Page -
Graduate research at your fingertips

By Kristine Power | Nov. 22, 2013

Memorial’s School of Graduate Studies (SGS), the Queen Elizabeth II (QEII) Library and the Department of Computing & Communications have collaborated on a streamlined process for publishing master’s and doctoral theses that makes for a quickly and globally accessible product. 

In January 2014 Memorial graduate students will be able to upload their thesis directly through a secure form on the my.mun.ca portal.

The transition from paper to digital removes the burden and expense of shipping each thesis out of province to be bound and printed—a costly process that can take up to 12 months before it is received, catalogued and digitized in Memorial’s institutional research repository by the QEII Library. Once implemented, the new process will take less than 24 hours from the time an e-thesis is finally submitted to the time it is entered into the repository.

“Having access to the born digital version of the thesis is not only better for long-term preservation but also provides more improved access,” said Slavko Manojlovich, associate university librarian (information technology). “Before this initiative, a thesis had to be scanned page by page, processed by optical character recognition software for full-text searching and catalogued using metadata available in the thesis. Digital versions of a thesis are much better quality than scanned paper versions especially when it comes to embedded colour images and charts. In addition, a greater number of theses are submitted with supplementary files (datasets, software, video, audio, etc.) which we now package with the thesis.”

In the past, graduate work was difficult to access despite being of considerable interest to the larger research community.  It was either held on microfilm or shelved in non-circulating collections in libraries. Once published in the online research repository, researchers can find the information by keyword searching in Google and similar search engines. Items in the repository are free and can be used and cited by researchers around the world. The QEII is steadily digitalizing every thesis ever produced at Memorial and has fewer than a 1,000 of the 6,200 to complete.

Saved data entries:
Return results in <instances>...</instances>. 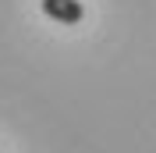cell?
Returning <instances> with one entry per match:
<instances>
[{"instance_id": "6da1fadb", "label": "cell", "mask_w": 156, "mask_h": 153, "mask_svg": "<svg viewBox=\"0 0 156 153\" xmlns=\"http://www.w3.org/2000/svg\"><path fill=\"white\" fill-rule=\"evenodd\" d=\"M39 4H43V14H50L60 25H78L85 18V7L78 0H39Z\"/></svg>"}]
</instances>
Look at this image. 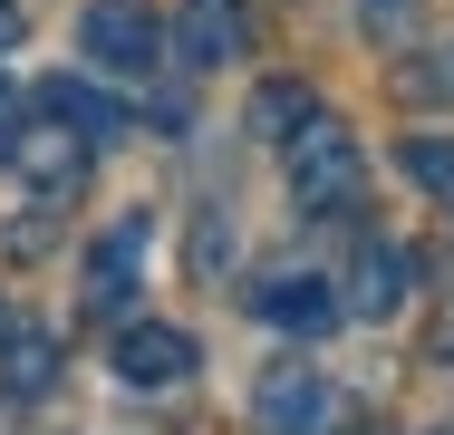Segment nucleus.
Instances as JSON below:
<instances>
[{
    "label": "nucleus",
    "instance_id": "nucleus-1",
    "mask_svg": "<svg viewBox=\"0 0 454 435\" xmlns=\"http://www.w3.org/2000/svg\"><path fill=\"white\" fill-rule=\"evenodd\" d=\"M280 165H290V203L300 213H319V223H339V213H358V194H367V146H358V126L348 116H309L290 146H280Z\"/></svg>",
    "mask_w": 454,
    "mask_h": 435
},
{
    "label": "nucleus",
    "instance_id": "nucleus-2",
    "mask_svg": "<svg viewBox=\"0 0 454 435\" xmlns=\"http://www.w3.org/2000/svg\"><path fill=\"white\" fill-rule=\"evenodd\" d=\"M78 49H88L106 78H155V68H165V20H155L145 0H88Z\"/></svg>",
    "mask_w": 454,
    "mask_h": 435
},
{
    "label": "nucleus",
    "instance_id": "nucleus-3",
    "mask_svg": "<svg viewBox=\"0 0 454 435\" xmlns=\"http://www.w3.org/2000/svg\"><path fill=\"white\" fill-rule=\"evenodd\" d=\"M252 426L262 435H319L329 426V377L309 358H271L262 387H252Z\"/></svg>",
    "mask_w": 454,
    "mask_h": 435
},
{
    "label": "nucleus",
    "instance_id": "nucleus-4",
    "mask_svg": "<svg viewBox=\"0 0 454 435\" xmlns=\"http://www.w3.org/2000/svg\"><path fill=\"white\" fill-rule=\"evenodd\" d=\"M252 0H184L175 10V49L184 68H232V59H252Z\"/></svg>",
    "mask_w": 454,
    "mask_h": 435
},
{
    "label": "nucleus",
    "instance_id": "nucleus-5",
    "mask_svg": "<svg viewBox=\"0 0 454 435\" xmlns=\"http://www.w3.org/2000/svg\"><path fill=\"white\" fill-rule=\"evenodd\" d=\"M88 155H97V146L68 126V116H59V126H29V136L10 146V165H20V184H29L39 203H68V194L88 184Z\"/></svg>",
    "mask_w": 454,
    "mask_h": 435
},
{
    "label": "nucleus",
    "instance_id": "nucleus-6",
    "mask_svg": "<svg viewBox=\"0 0 454 435\" xmlns=\"http://www.w3.org/2000/svg\"><path fill=\"white\" fill-rule=\"evenodd\" d=\"M252 310L271 320L280 339H319V329H329V320H339L348 300H339V290H329L319 271H262V281H252Z\"/></svg>",
    "mask_w": 454,
    "mask_h": 435
},
{
    "label": "nucleus",
    "instance_id": "nucleus-7",
    "mask_svg": "<svg viewBox=\"0 0 454 435\" xmlns=\"http://www.w3.org/2000/svg\"><path fill=\"white\" fill-rule=\"evenodd\" d=\"M136 271H145V213H136V223H116V233H97V252H88V290H78V300H88L97 320H116V310L136 300Z\"/></svg>",
    "mask_w": 454,
    "mask_h": 435
},
{
    "label": "nucleus",
    "instance_id": "nucleus-8",
    "mask_svg": "<svg viewBox=\"0 0 454 435\" xmlns=\"http://www.w3.org/2000/svg\"><path fill=\"white\" fill-rule=\"evenodd\" d=\"M116 377L126 387H175V377H193V339L165 329V320H126L116 329Z\"/></svg>",
    "mask_w": 454,
    "mask_h": 435
},
{
    "label": "nucleus",
    "instance_id": "nucleus-9",
    "mask_svg": "<svg viewBox=\"0 0 454 435\" xmlns=\"http://www.w3.org/2000/svg\"><path fill=\"white\" fill-rule=\"evenodd\" d=\"M406 242H358V271H348V320H396L406 310Z\"/></svg>",
    "mask_w": 454,
    "mask_h": 435
},
{
    "label": "nucleus",
    "instance_id": "nucleus-10",
    "mask_svg": "<svg viewBox=\"0 0 454 435\" xmlns=\"http://www.w3.org/2000/svg\"><path fill=\"white\" fill-rule=\"evenodd\" d=\"M0 387H10L20 407L59 387V339H49L39 320H10V339H0Z\"/></svg>",
    "mask_w": 454,
    "mask_h": 435
},
{
    "label": "nucleus",
    "instance_id": "nucleus-11",
    "mask_svg": "<svg viewBox=\"0 0 454 435\" xmlns=\"http://www.w3.org/2000/svg\"><path fill=\"white\" fill-rule=\"evenodd\" d=\"M49 116H68V126L88 136L97 155H106V146H116L126 126H136V116H126V107H116V97H106L97 78H49Z\"/></svg>",
    "mask_w": 454,
    "mask_h": 435
},
{
    "label": "nucleus",
    "instance_id": "nucleus-12",
    "mask_svg": "<svg viewBox=\"0 0 454 435\" xmlns=\"http://www.w3.org/2000/svg\"><path fill=\"white\" fill-rule=\"evenodd\" d=\"M309 116H319V97H309L300 78H271V87H252V107H242V126H252V136H271V146H290V136H300Z\"/></svg>",
    "mask_w": 454,
    "mask_h": 435
},
{
    "label": "nucleus",
    "instance_id": "nucleus-13",
    "mask_svg": "<svg viewBox=\"0 0 454 435\" xmlns=\"http://www.w3.org/2000/svg\"><path fill=\"white\" fill-rule=\"evenodd\" d=\"M396 165H406V174H416V184L454 213V146H445V136H406V155H396Z\"/></svg>",
    "mask_w": 454,
    "mask_h": 435
},
{
    "label": "nucleus",
    "instance_id": "nucleus-14",
    "mask_svg": "<svg viewBox=\"0 0 454 435\" xmlns=\"http://www.w3.org/2000/svg\"><path fill=\"white\" fill-rule=\"evenodd\" d=\"M20 136H29V107H20V87L0 78V165H10V146H20Z\"/></svg>",
    "mask_w": 454,
    "mask_h": 435
},
{
    "label": "nucleus",
    "instance_id": "nucleus-15",
    "mask_svg": "<svg viewBox=\"0 0 454 435\" xmlns=\"http://www.w3.org/2000/svg\"><path fill=\"white\" fill-rule=\"evenodd\" d=\"M367 29H387V39H406V20H416V0H358Z\"/></svg>",
    "mask_w": 454,
    "mask_h": 435
},
{
    "label": "nucleus",
    "instance_id": "nucleus-16",
    "mask_svg": "<svg viewBox=\"0 0 454 435\" xmlns=\"http://www.w3.org/2000/svg\"><path fill=\"white\" fill-rule=\"evenodd\" d=\"M20 29H29V10H20V0H0V49H20Z\"/></svg>",
    "mask_w": 454,
    "mask_h": 435
},
{
    "label": "nucleus",
    "instance_id": "nucleus-17",
    "mask_svg": "<svg viewBox=\"0 0 454 435\" xmlns=\"http://www.w3.org/2000/svg\"><path fill=\"white\" fill-rule=\"evenodd\" d=\"M0 339H10V300H0Z\"/></svg>",
    "mask_w": 454,
    "mask_h": 435
},
{
    "label": "nucleus",
    "instance_id": "nucleus-18",
    "mask_svg": "<svg viewBox=\"0 0 454 435\" xmlns=\"http://www.w3.org/2000/svg\"><path fill=\"white\" fill-rule=\"evenodd\" d=\"M358 435H377V426H358Z\"/></svg>",
    "mask_w": 454,
    "mask_h": 435
}]
</instances>
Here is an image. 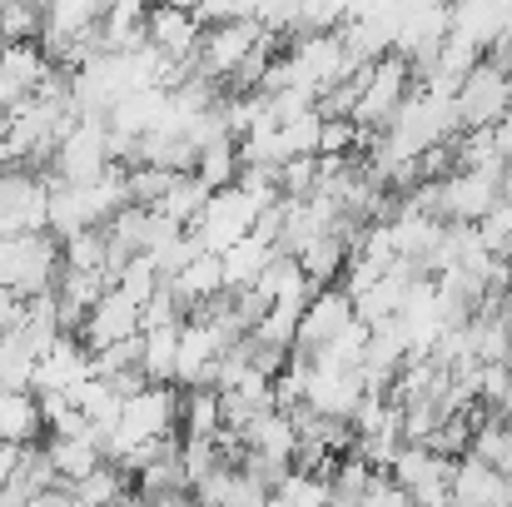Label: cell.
Segmentation results:
<instances>
[{"label":"cell","instance_id":"6da1fadb","mask_svg":"<svg viewBox=\"0 0 512 507\" xmlns=\"http://www.w3.org/2000/svg\"><path fill=\"white\" fill-rule=\"evenodd\" d=\"M60 279V244L50 234L0 239V289H15L20 299H35L55 289Z\"/></svg>","mask_w":512,"mask_h":507},{"label":"cell","instance_id":"7a4b0ae2","mask_svg":"<svg viewBox=\"0 0 512 507\" xmlns=\"http://www.w3.org/2000/svg\"><path fill=\"white\" fill-rule=\"evenodd\" d=\"M110 169V125L105 120H80L65 145L50 155V184H70V189H85L95 184L100 174Z\"/></svg>","mask_w":512,"mask_h":507},{"label":"cell","instance_id":"3957f363","mask_svg":"<svg viewBox=\"0 0 512 507\" xmlns=\"http://www.w3.org/2000/svg\"><path fill=\"white\" fill-rule=\"evenodd\" d=\"M453 110H458V135H468V130H493L512 110V75L498 70V65H488V60H478V65L468 70V80L458 85Z\"/></svg>","mask_w":512,"mask_h":507},{"label":"cell","instance_id":"277c9868","mask_svg":"<svg viewBox=\"0 0 512 507\" xmlns=\"http://www.w3.org/2000/svg\"><path fill=\"white\" fill-rule=\"evenodd\" d=\"M45 199H50V179L30 169H0V239L45 234Z\"/></svg>","mask_w":512,"mask_h":507},{"label":"cell","instance_id":"5b68a950","mask_svg":"<svg viewBox=\"0 0 512 507\" xmlns=\"http://www.w3.org/2000/svg\"><path fill=\"white\" fill-rule=\"evenodd\" d=\"M413 90V70L403 55H383L373 70H368V85L353 105V125L358 130H388V120L398 115V105L408 100Z\"/></svg>","mask_w":512,"mask_h":507},{"label":"cell","instance_id":"8992f818","mask_svg":"<svg viewBox=\"0 0 512 507\" xmlns=\"http://www.w3.org/2000/svg\"><path fill=\"white\" fill-rule=\"evenodd\" d=\"M254 219H259V209L244 199L239 184H229V189H219V194L204 199V209L194 219V234L204 239L209 254H224V249H234L239 239L254 234Z\"/></svg>","mask_w":512,"mask_h":507},{"label":"cell","instance_id":"52a82bcc","mask_svg":"<svg viewBox=\"0 0 512 507\" xmlns=\"http://www.w3.org/2000/svg\"><path fill=\"white\" fill-rule=\"evenodd\" d=\"M259 25H254V15H244V20H234V25H219V30H204L199 35V50H194V70H199V80H219V75H239V65L249 60V50L259 45Z\"/></svg>","mask_w":512,"mask_h":507},{"label":"cell","instance_id":"ba28073f","mask_svg":"<svg viewBox=\"0 0 512 507\" xmlns=\"http://www.w3.org/2000/svg\"><path fill=\"white\" fill-rule=\"evenodd\" d=\"M498 174L503 169H458L443 179L438 219L443 224H478L498 209Z\"/></svg>","mask_w":512,"mask_h":507},{"label":"cell","instance_id":"9c48e42d","mask_svg":"<svg viewBox=\"0 0 512 507\" xmlns=\"http://www.w3.org/2000/svg\"><path fill=\"white\" fill-rule=\"evenodd\" d=\"M90 378H95V368H90L85 343L75 334H60L50 343V353L35 363L30 393H35V398H65L70 388H80V383H90Z\"/></svg>","mask_w":512,"mask_h":507},{"label":"cell","instance_id":"30bf717a","mask_svg":"<svg viewBox=\"0 0 512 507\" xmlns=\"http://www.w3.org/2000/svg\"><path fill=\"white\" fill-rule=\"evenodd\" d=\"M353 324V304L343 289H319L309 304H304V319H299V338H294V353L314 358L319 348H329L334 338Z\"/></svg>","mask_w":512,"mask_h":507},{"label":"cell","instance_id":"8fae6325","mask_svg":"<svg viewBox=\"0 0 512 507\" xmlns=\"http://www.w3.org/2000/svg\"><path fill=\"white\" fill-rule=\"evenodd\" d=\"M199 25L189 15V5H150L145 10V45L160 50L165 60H194L199 50Z\"/></svg>","mask_w":512,"mask_h":507},{"label":"cell","instance_id":"7c38bea8","mask_svg":"<svg viewBox=\"0 0 512 507\" xmlns=\"http://www.w3.org/2000/svg\"><path fill=\"white\" fill-rule=\"evenodd\" d=\"M125 338H140V309H135L125 294L110 289V294L85 314L80 343H85V353H100V348H115V343H125Z\"/></svg>","mask_w":512,"mask_h":507},{"label":"cell","instance_id":"4fadbf2b","mask_svg":"<svg viewBox=\"0 0 512 507\" xmlns=\"http://www.w3.org/2000/svg\"><path fill=\"white\" fill-rule=\"evenodd\" d=\"M453 507H512L508 503V483L493 463L483 458H458L453 463Z\"/></svg>","mask_w":512,"mask_h":507},{"label":"cell","instance_id":"5bb4252c","mask_svg":"<svg viewBox=\"0 0 512 507\" xmlns=\"http://www.w3.org/2000/svg\"><path fill=\"white\" fill-rule=\"evenodd\" d=\"M165 115H170V95H165V90H135V95H125V100L105 115V125H110V135L145 140V135H155V130L165 125Z\"/></svg>","mask_w":512,"mask_h":507},{"label":"cell","instance_id":"9a60e30c","mask_svg":"<svg viewBox=\"0 0 512 507\" xmlns=\"http://www.w3.org/2000/svg\"><path fill=\"white\" fill-rule=\"evenodd\" d=\"M45 458H50L55 488H75L105 463V438H50Z\"/></svg>","mask_w":512,"mask_h":507},{"label":"cell","instance_id":"2e32d148","mask_svg":"<svg viewBox=\"0 0 512 507\" xmlns=\"http://www.w3.org/2000/svg\"><path fill=\"white\" fill-rule=\"evenodd\" d=\"M274 254H279V249H274V244H264V239H254V234H249V239H239L234 249H224V254H219V264H224V294L254 289Z\"/></svg>","mask_w":512,"mask_h":507},{"label":"cell","instance_id":"e0dca14e","mask_svg":"<svg viewBox=\"0 0 512 507\" xmlns=\"http://www.w3.org/2000/svg\"><path fill=\"white\" fill-rule=\"evenodd\" d=\"M100 40H105V55L140 50V45H145V5H140V0L105 5V10H100Z\"/></svg>","mask_w":512,"mask_h":507},{"label":"cell","instance_id":"ac0fdd59","mask_svg":"<svg viewBox=\"0 0 512 507\" xmlns=\"http://www.w3.org/2000/svg\"><path fill=\"white\" fill-rule=\"evenodd\" d=\"M179 428H184V443H214L219 438V393L214 388H189L179 393Z\"/></svg>","mask_w":512,"mask_h":507},{"label":"cell","instance_id":"d6986e66","mask_svg":"<svg viewBox=\"0 0 512 507\" xmlns=\"http://www.w3.org/2000/svg\"><path fill=\"white\" fill-rule=\"evenodd\" d=\"M174 368H179V324L174 329H150L140 334V373L155 388H170Z\"/></svg>","mask_w":512,"mask_h":507},{"label":"cell","instance_id":"ffe728a7","mask_svg":"<svg viewBox=\"0 0 512 507\" xmlns=\"http://www.w3.org/2000/svg\"><path fill=\"white\" fill-rule=\"evenodd\" d=\"M80 229H95L90 214H85L80 189H70V184H50V199H45V234L65 244V239H75Z\"/></svg>","mask_w":512,"mask_h":507},{"label":"cell","instance_id":"44dd1931","mask_svg":"<svg viewBox=\"0 0 512 507\" xmlns=\"http://www.w3.org/2000/svg\"><path fill=\"white\" fill-rule=\"evenodd\" d=\"M50 70H55V65L45 60L40 45H0V75H5L20 95H35Z\"/></svg>","mask_w":512,"mask_h":507},{"label":"cell","instance_id":"7402d4cb","mask_svg":"<svg viewBox=\"0 0 512 507\" xmlns=\"http://www.w3.org/2000/svg\"><path fill=\"white\" fill-rule=\"evenodd\" d=\"M40 403L35 393H0V443H20L30 448V438H40Z\"/></svg>","mask_w":512,"mask_h":507},{"label":"cell","instance_id":"603a6c76","mask_svg":"<svg viewBox=\"0 0 512 507\" xmlns=\"http://www.w3.org/2000/svg\"><path fill=\"white\" fill-rule=\"evenodd\" d=\"M204 199H209V189H204L194 174H179V179H174V189L155 204V214H160V219H170L174 229H194V219H199Z\"/></svg>","mask_w":512,"mask_h":507},{"label":"cell","instance_id":"cb8c5ba5","mask_svg":"<svg viewBox=\"0 0 512 507\" xmlns=\"http://www.w3.org/2000/svg\"><path fill=\"white\" fill-rule=\"evenodd\" d=\"M194 179H199V184H204L209 194L229 189V184L239 179V145H234V140H224V145L204 150V155L194 160Z\"/></svg>","mask_w":512,"mask_h":507},{"label":"cell","instance_id":"d4e9b609","mask_svg":"<svg viewBox=\"0 0 512 507\" xmlns=\"http://www.w3.org/2000/svg\"><path fill=\"white\" fill-rule=\"evenodd\" d=\"M70 493H75V498H80L85 507H110L115 498H125V493H130V478H125L120 468L100 463V468H95V473H90L85 483H75Z\"/></svg>","mask_w":512,"mask_h":507},{"label":"cell","instance_id":"484cf974","mask_svg":"<svg viewBox=\"0 0 512 507\" xmlns=\"http://www.w3.org/2000/svg\"><path fill=\"white\" fill-rule=\"evenodd\" d=\"M155 289H160V274H155V264H150L145 254H135V259L120 269V279H115V294H125L135 309H145V304L155 299Z\"/></svg>","mask_w":512,"mask_h":507},{"label":"cell","instance_id":"4316f807","mask_svg":"<svg viewBox=\"0 0 512 507\" xmlns=\"http://www.w3.org/2000/svg\"><path fill=\"white\" fill-rule=\"evenodd\" d=\"M0 45H40V5H0Z\"/></svg>","mask_w":512,"mask_h":507},{"label":"cell","instance_id":"83f0119b","mask_svg":"<svg viewBox=\"0 0 512 507\" xmlns=\"http://www.w3.org/2000/svg\"><path fill=\"white\" fill-rule=\"evenodd\" d=\"M478 229V244L493 254V259H508L512 264V204H498L488 219H478L473 224Z\"/></svg>","mask_w":512,"mask_h":507},{"label":"cell","instance_id":"f1b7e54d","mask_svg":"<svg viewBox=\"0 0 512 507\" xmlns=\"http://www.w3.org/2000/svg\"><path fill=\"white\" fill-rule=\"evenodd\" d=\"M358 125L353 120H319V155L324 160H353Z\"/></svg>","mask_w":512,"mask_h":507},{"label":"cell","instance_id":"f546056e","mask_svg":"<svg viewBox=\"0 0 512 507\" xmlns=\"http://www.w3.org/2000/svg\"><path fill=\"white\" fill-rule=\"evenodd\" d=\"M314 184H319V160H289V165H279V194L284 199H309L314 194Z\"/></svg>","mask_w":512,"mask_h":507},{"label":"cell","instance_id":"4dcf8cb0","mask_svg":"<svg viewBox=\"0 0 512 507\" xmlns=\"http://www.w3.org/2000/svg\"><path fill=\"white\" fill-rule=\"evenodd\" d=\"M25 324V299L15 289H0V334H15Z\"/></svg>","mask_w":512,"mask_h":507},{"label":"cell","instance_id":"1f68e13d","mask_svg":"<svg viewBox=\"0 0 512 507\" xmlns=\"http://www.w3.org/2000/svg\"><path fill=\"white\" fill-rule=\"evenodd\" d=\"M20 463H25V448L20 443H0V488L20 473Z\"/></svg>","mask_w":512,"mask_h":507},{"label":"cell","instance_id":"d6a6232c","mask_svg":"<svg viewBox=\"0 0 512 507\" xmlns=\"http://www.w3.org/2000/svg\"><path fill=\"white\" fill-rule=\"evenodd\" d=\"M493 135H498V155H503V160L512 165V110L503 115V120H498V125H493Z\"/></svg>","mask_w":512,"mask_h":507},{"label":"cell","instance_id":"836d02e7","mask_svg":"<svg viewBox=\"0 0 512 507\" xmlns=\"http://www.w3.org/2000/svg\"><path fill=\"white\" fill-rule=\"evenodd\" d=\"M110 507H150L145 503V498H140V493H135V488H130V493H125V498H115V503Z\"/></svg>","mask_w":512,"mask_h":507}]
</instances>
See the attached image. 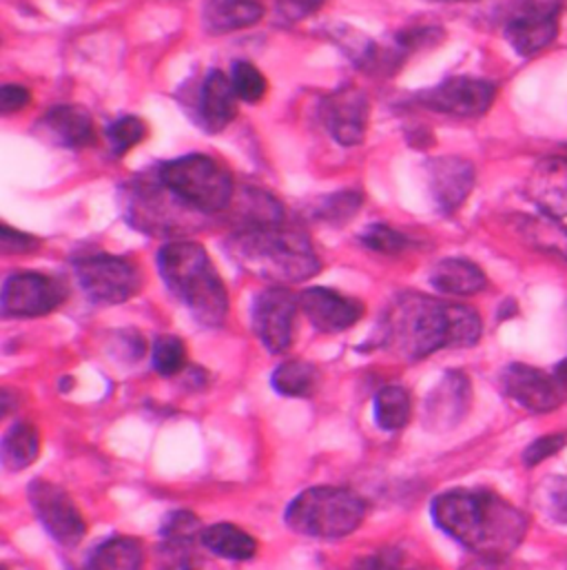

Your objective - Extend the article on Memorial's digital thesis submission process, starting after its final sentence.

Response below -
“A thesis project is the culmination of years of focused and rigorous scholarship and often represents original work in a subject area,” said Dr. Noreen Golfman, dean, SGS. “Graduate theses represent a sizable portion of Memorial’s research output and we are glad to be able to share the material with researchers around the globe.” 

Dr. Pam Hall is a recent graduate of Memorial’s interdisciplinary PhD program. She says her thesis, Recruiting the Visual- Knowing our CommonPlace: Towards an Encyclopedia of Local Knowledge, will have a much wider audience thanks to its digital format. To view Dr. Hall’s thesis, go to: http://research.library.mun.ca/2434/ 

“My research and creation has relevance far beyond Newfoundland and even beyond Canada, so digital access enables others around the world concerned with local knowledge, and with the contribution art might play in making it visible, to see the entire project -- its images as well as its text(s),” said Dr. Hall. “It also opens up access to others outside the academy...artists working in communities, communities working to steward and archive their own local knowledge, and does so in an affordable way that doesn't involve spending a lot of money on a richly visual project like mine, that frankly would be too expensive for most folks to print."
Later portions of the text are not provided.